◆ **PROBLEM DESCRIPTION**
Copy the lines word for word, from the line with "this 640×480 image." to the line with "crack in concrete [0, 430, 440, 478]", both included.

◆ **RECORDS SUPPLIED**

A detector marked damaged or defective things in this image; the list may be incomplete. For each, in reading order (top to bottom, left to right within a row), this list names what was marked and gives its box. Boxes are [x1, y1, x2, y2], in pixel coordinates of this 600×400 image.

...

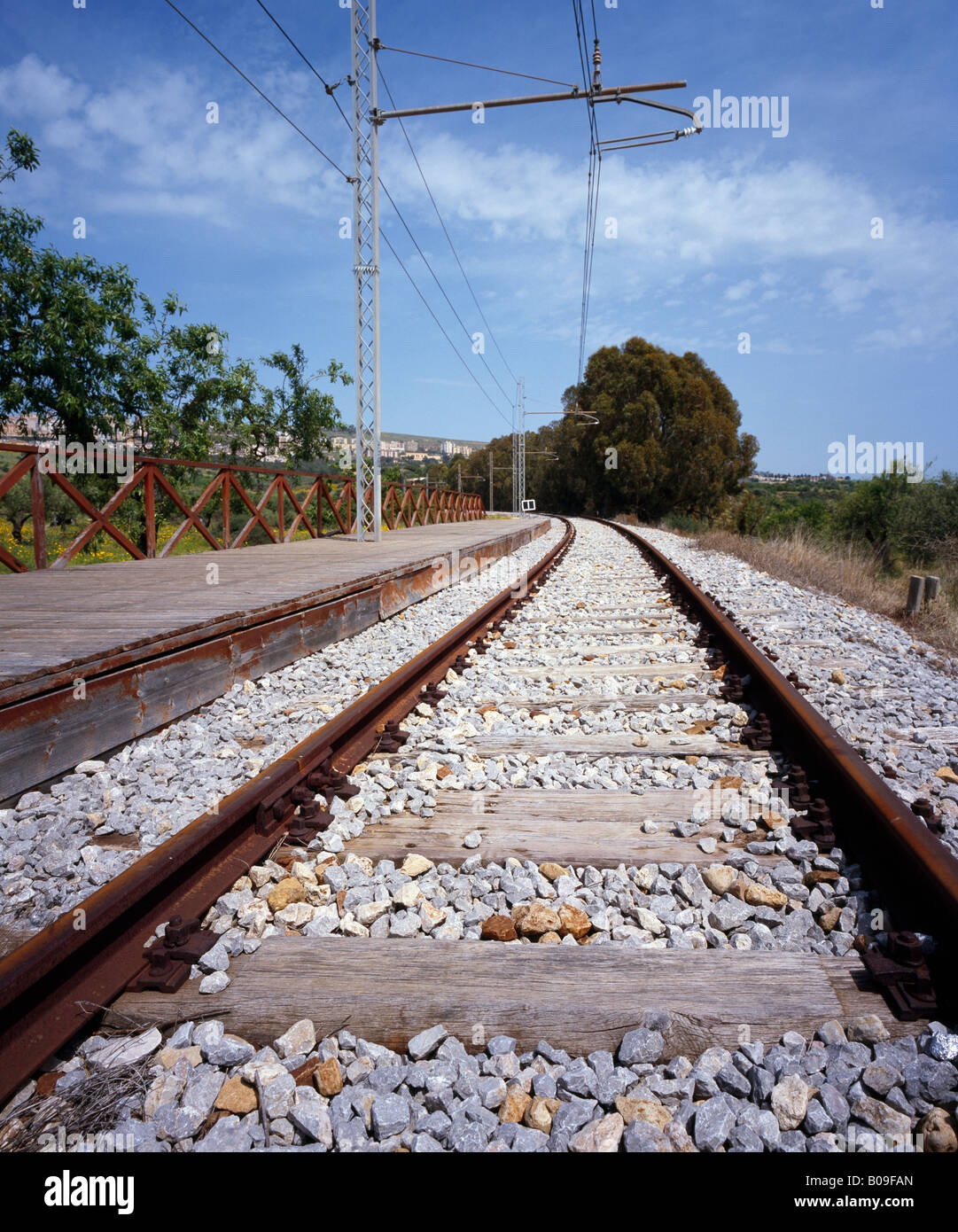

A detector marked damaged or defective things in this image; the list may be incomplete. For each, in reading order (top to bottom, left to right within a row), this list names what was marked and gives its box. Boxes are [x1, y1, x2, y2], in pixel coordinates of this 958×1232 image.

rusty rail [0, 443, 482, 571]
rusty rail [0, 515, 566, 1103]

--

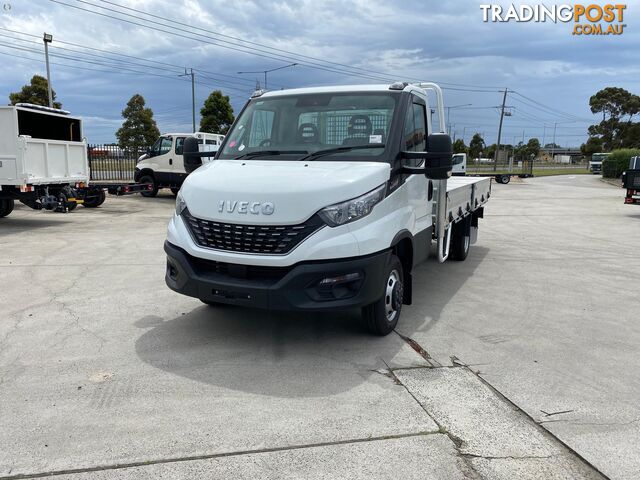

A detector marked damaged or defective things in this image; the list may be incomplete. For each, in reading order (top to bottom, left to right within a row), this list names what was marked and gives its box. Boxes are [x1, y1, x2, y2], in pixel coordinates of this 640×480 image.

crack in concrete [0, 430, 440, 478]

◆ **SOLUTION TO THIS EXERCISE**
A detector marked damaged or defective things in this image; the list may be incomplete. For each, in reading order (top to bottom, left to right within a row), this list names what was marked and gives its box. Boxes are [x1, y1, x2, y2], in pixel coordinates of this 640×480 image.

crack in concrete [0, 430, 440, 478]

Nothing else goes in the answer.